Я хочу подчеркнуть, что путевая диаграмма не просто красивая картинка, это мощный вычислительный аппарат, потому что правило для подсчета корреляций (мост со второй на первую ступень) включает прослеживание путей, соединяющих две переменные между собой, и перемножение коэффициентов, встреченных по пути. Обратите также внимание, что опущенные на рисунке стрелки на самом деле выражают более важные допущения, чем те, которые на нем присутствуют.

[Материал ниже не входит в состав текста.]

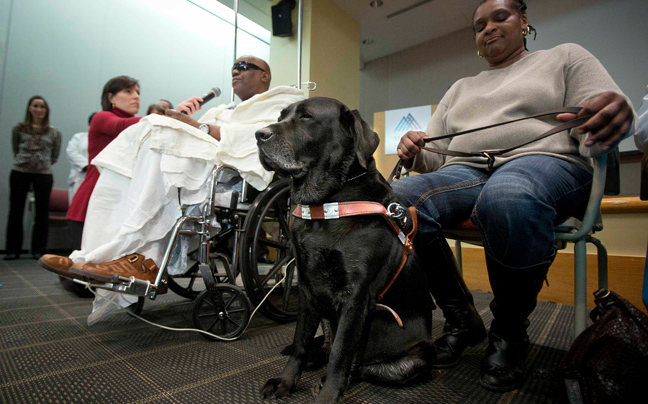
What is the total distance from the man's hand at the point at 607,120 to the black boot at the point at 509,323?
1.19ft

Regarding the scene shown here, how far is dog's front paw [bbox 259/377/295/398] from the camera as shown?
88cm

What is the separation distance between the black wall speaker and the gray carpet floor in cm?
356

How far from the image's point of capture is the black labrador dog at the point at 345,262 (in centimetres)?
84

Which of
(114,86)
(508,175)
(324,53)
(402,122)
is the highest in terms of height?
(324,53)

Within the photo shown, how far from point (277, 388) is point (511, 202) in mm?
830

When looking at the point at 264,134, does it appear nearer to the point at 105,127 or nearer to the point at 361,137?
the point at 361,137

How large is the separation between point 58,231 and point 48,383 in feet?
15.7

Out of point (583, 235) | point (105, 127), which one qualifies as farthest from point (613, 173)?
point (105, 127)

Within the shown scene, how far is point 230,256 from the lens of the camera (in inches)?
73.1

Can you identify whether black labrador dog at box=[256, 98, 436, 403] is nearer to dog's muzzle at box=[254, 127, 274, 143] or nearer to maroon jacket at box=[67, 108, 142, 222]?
dog's muzzle at box=[254, 127, 274, 143]

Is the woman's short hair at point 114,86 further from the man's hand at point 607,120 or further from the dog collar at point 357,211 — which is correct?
the man's hand at point 607,120

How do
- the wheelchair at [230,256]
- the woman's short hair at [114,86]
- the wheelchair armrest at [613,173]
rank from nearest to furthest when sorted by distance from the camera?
the wheelchair armrest at [613,173]
the wheelchair at [230,256]
the woman's short hair at [114,86]

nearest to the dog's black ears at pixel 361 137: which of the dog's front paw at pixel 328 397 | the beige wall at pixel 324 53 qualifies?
the dog's front paw at pixel 328 397

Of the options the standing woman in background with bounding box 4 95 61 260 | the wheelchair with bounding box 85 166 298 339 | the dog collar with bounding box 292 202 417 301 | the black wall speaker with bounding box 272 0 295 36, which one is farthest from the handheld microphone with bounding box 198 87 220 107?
the standing woman in background with bounding box 4 95 61 260
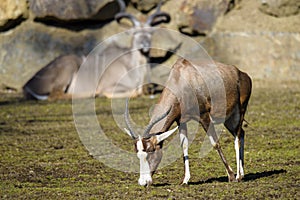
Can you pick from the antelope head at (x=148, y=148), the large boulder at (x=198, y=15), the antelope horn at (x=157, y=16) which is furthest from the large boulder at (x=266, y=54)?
the antelope head at (x=148, y=148)

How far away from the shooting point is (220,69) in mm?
7102

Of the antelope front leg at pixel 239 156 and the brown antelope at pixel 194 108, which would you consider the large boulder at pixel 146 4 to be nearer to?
the brown antelope at pixel 194 108

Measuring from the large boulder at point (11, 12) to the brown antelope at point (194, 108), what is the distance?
9.61 metres

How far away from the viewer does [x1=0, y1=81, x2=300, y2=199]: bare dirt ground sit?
6211mm

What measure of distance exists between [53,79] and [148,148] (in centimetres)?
853

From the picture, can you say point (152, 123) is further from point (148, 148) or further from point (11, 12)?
point (11, 12)

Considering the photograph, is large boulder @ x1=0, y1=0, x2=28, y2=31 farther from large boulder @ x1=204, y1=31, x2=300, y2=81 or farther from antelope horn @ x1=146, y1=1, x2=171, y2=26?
large boulder @ x1=204, y1=31, x2=300, y2=81

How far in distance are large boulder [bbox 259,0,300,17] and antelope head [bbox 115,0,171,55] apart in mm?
2094

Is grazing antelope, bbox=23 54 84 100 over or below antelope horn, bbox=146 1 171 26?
below

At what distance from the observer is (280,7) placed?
1535cm

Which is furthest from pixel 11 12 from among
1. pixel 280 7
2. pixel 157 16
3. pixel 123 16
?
pixel 280 7

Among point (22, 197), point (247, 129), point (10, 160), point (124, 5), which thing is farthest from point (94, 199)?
point (124, 5)

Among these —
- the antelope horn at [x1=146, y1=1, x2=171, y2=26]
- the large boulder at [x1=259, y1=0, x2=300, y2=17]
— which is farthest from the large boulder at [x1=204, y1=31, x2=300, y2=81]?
the antelope horn at [x1=146, y1=1, x2=171, y2=26]

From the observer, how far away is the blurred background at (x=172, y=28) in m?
15.0
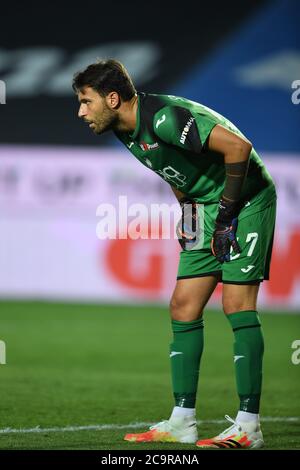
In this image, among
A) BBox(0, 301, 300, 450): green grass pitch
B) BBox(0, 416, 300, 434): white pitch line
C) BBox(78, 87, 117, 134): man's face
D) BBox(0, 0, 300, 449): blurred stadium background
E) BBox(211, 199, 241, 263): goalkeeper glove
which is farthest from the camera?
BBox(0, 0, 300, 449): blurred stadium background

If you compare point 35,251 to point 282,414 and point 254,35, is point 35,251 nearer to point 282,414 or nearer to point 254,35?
point 254,35

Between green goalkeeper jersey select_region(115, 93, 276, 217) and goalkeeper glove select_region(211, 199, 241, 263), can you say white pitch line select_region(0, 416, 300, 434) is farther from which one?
green goalkeeper jersey select_region(115, 93, 276, 217)

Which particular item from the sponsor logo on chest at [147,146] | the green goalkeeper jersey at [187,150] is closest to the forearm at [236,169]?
the green goalkeeper jersey at [187,150]

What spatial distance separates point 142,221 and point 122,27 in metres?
3.34

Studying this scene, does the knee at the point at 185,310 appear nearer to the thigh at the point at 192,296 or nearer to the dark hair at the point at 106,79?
the thigh at the point at 192,296

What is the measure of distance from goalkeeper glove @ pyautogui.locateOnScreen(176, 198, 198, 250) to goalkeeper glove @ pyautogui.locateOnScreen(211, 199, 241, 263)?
33 centimetres

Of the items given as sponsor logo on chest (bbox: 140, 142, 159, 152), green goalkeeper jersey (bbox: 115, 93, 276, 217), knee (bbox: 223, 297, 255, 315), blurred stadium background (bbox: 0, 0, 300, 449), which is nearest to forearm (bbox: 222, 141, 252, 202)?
green goalkeeper jersey (bbox: 115, 93, 276, 217)

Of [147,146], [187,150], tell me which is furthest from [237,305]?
[147,146]

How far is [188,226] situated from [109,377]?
300cm

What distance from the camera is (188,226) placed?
533 cm

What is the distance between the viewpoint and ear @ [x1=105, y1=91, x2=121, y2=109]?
5.04 metres

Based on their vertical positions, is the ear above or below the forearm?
above

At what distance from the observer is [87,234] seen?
14297mm
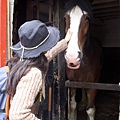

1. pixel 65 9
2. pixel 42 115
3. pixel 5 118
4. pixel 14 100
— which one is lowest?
pixel 42 115

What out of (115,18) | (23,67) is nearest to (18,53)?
(23,67)

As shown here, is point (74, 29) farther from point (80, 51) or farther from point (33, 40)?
point (33, 40)

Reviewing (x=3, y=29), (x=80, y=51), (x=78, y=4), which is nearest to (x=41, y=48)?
(x=3, y=29)

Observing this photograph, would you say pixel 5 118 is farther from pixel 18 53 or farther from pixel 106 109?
pixel 106 109

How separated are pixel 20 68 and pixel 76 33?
125 centimetres

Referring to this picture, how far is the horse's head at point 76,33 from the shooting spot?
7.33ft

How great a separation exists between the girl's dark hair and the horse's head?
926mm

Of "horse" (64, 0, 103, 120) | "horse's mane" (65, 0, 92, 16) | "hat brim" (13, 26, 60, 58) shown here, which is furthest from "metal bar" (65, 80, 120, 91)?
"hat brim" (13, 26, 60, 58)

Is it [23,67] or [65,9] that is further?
[65,9]

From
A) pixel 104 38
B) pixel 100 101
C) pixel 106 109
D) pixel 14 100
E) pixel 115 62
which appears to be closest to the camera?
pixel 14 100

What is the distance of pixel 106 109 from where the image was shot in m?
4.12

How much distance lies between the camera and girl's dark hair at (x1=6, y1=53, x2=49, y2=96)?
1.23m

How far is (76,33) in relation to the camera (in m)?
2.41

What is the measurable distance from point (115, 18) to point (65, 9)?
8.18 feet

Не изображенная стрелка означает, что каузальное воздействие равно нулю, в то время как присутствующая стрелка ничего не говорит нам о силе воздействия (если только мы априорно не придадим путевому коэффициенту определенное значение).

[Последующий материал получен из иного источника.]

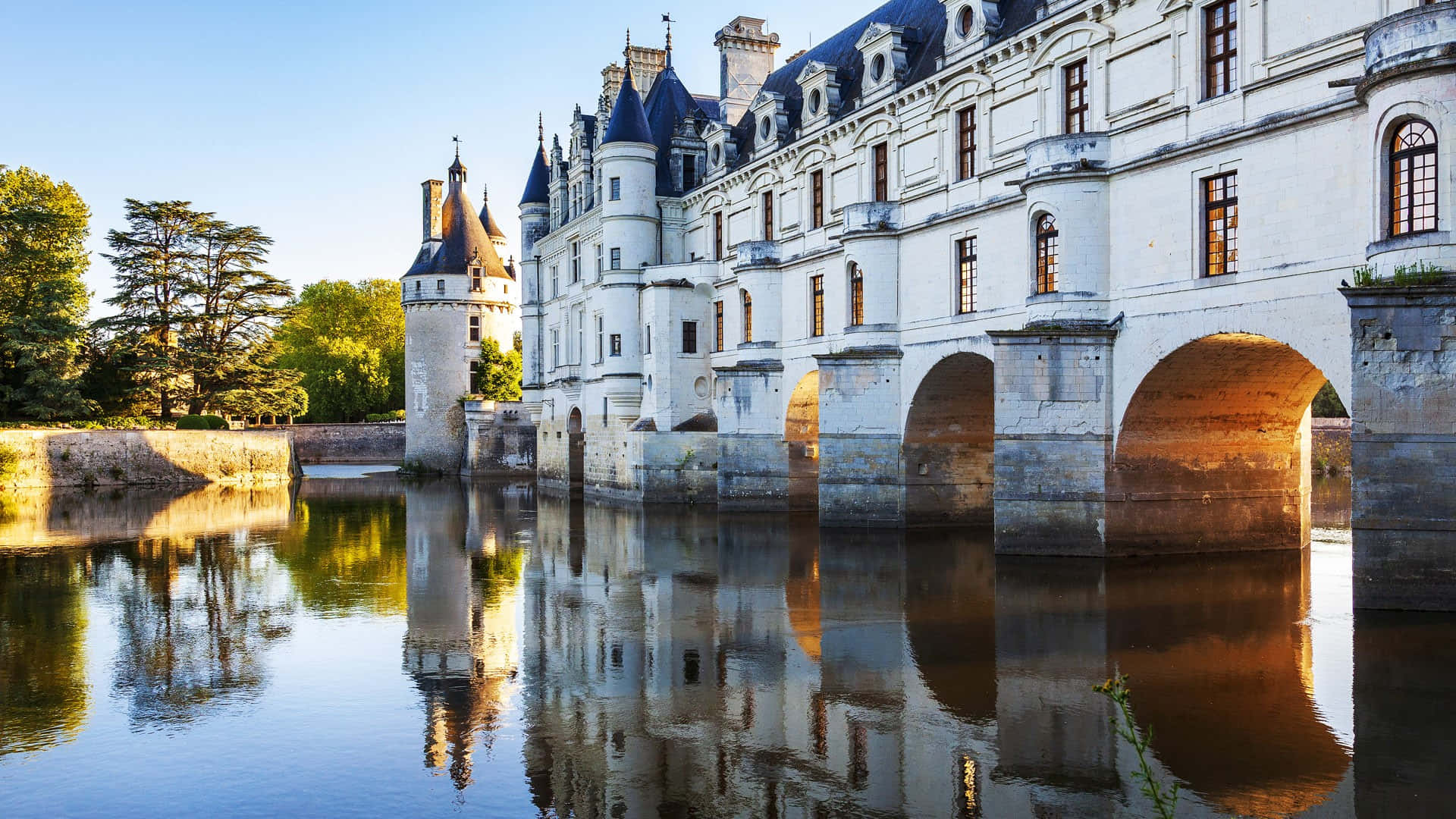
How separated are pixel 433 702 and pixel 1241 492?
15.7 metres

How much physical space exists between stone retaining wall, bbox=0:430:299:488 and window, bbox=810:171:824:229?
32.6m

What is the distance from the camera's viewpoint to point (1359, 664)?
12.7 meters

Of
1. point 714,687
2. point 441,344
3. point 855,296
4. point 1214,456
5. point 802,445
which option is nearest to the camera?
point 714,687

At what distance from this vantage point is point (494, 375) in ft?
203

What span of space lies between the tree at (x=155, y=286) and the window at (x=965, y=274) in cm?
4005

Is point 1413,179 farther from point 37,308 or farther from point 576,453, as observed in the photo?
point 37,308

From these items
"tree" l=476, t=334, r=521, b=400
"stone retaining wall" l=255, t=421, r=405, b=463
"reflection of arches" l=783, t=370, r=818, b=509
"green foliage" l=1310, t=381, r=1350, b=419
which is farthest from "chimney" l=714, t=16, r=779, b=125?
"stone retaining wall" l=255, t=421, r=405, b=463

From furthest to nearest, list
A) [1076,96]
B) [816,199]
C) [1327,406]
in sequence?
[1327,406] → [816,199] → [1076,96]

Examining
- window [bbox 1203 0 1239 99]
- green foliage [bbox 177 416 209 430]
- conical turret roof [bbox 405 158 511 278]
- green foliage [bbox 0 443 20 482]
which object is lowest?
green foliage [bbox 0 443 20 482]

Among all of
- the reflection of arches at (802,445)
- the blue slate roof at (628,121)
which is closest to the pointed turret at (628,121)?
the blue slate roof at (628,121)

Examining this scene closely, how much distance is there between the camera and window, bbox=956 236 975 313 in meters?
25.1

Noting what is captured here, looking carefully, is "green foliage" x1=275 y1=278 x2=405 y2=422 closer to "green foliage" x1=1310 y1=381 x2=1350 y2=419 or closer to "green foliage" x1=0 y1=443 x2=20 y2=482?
"green foliage" x1=0 y1=443 x2=20 y2=482

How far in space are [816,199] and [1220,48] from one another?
14228mm

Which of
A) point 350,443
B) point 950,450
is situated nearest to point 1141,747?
point 950,450
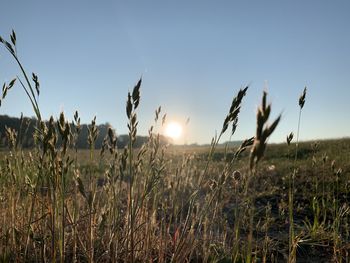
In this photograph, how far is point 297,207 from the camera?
17.2 feet

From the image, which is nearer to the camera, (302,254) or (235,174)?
(235,174)

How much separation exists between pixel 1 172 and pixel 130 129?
2.07 m

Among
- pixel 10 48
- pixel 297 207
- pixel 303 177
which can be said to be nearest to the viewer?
pixel 10 48

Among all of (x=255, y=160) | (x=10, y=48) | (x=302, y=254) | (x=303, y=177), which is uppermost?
(x=10, y=48)

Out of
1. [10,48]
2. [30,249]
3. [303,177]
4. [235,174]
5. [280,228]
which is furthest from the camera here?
[303,177]

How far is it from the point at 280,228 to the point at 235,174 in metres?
2.71

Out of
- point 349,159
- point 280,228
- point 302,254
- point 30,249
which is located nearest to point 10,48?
point 30,249

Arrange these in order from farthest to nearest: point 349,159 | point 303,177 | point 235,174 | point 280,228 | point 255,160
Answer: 1. point 349,159
2. point 303,177
3. point 280,228
4. point 235,174
5. point 255,160

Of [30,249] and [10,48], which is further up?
[10,48]

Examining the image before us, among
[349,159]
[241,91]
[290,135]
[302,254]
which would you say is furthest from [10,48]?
[349,159]

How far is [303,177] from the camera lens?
6867mm

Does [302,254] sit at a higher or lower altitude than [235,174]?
lower

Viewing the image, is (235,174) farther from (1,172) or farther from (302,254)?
(1,172)

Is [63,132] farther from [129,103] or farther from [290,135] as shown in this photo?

Работа Райта была настоящим прорывом и заслуживает упоминания в качестве эпохального результата в биологии. Несомненно, это важнейшая веха в истории науки о причинности. Рис. 11 – первая опубликованная каузальная диаграмма, первый шаг ХХ столетия на вторую ступень Лестницы Причинности, и шаг не робкий, а уверенный и обдуманный! На следующий год Райт опубликовал намного более общую работу под названием «Корреляция и причинность», объясняющую, как путевой анализ работает на другом материале, не только на морских свинках. Не могу представить, какую реакцию на свою публикацию ожидал Райт, но то, что воспоследовало, определенно ошеломило его. Это было опровержение, опубликованное в 1921 году неким Генри Найлзом, учеником американского статистика Раймонда Пирла, который, в свою очередь, был учеником Карла Пирсона, крестного отца статистики.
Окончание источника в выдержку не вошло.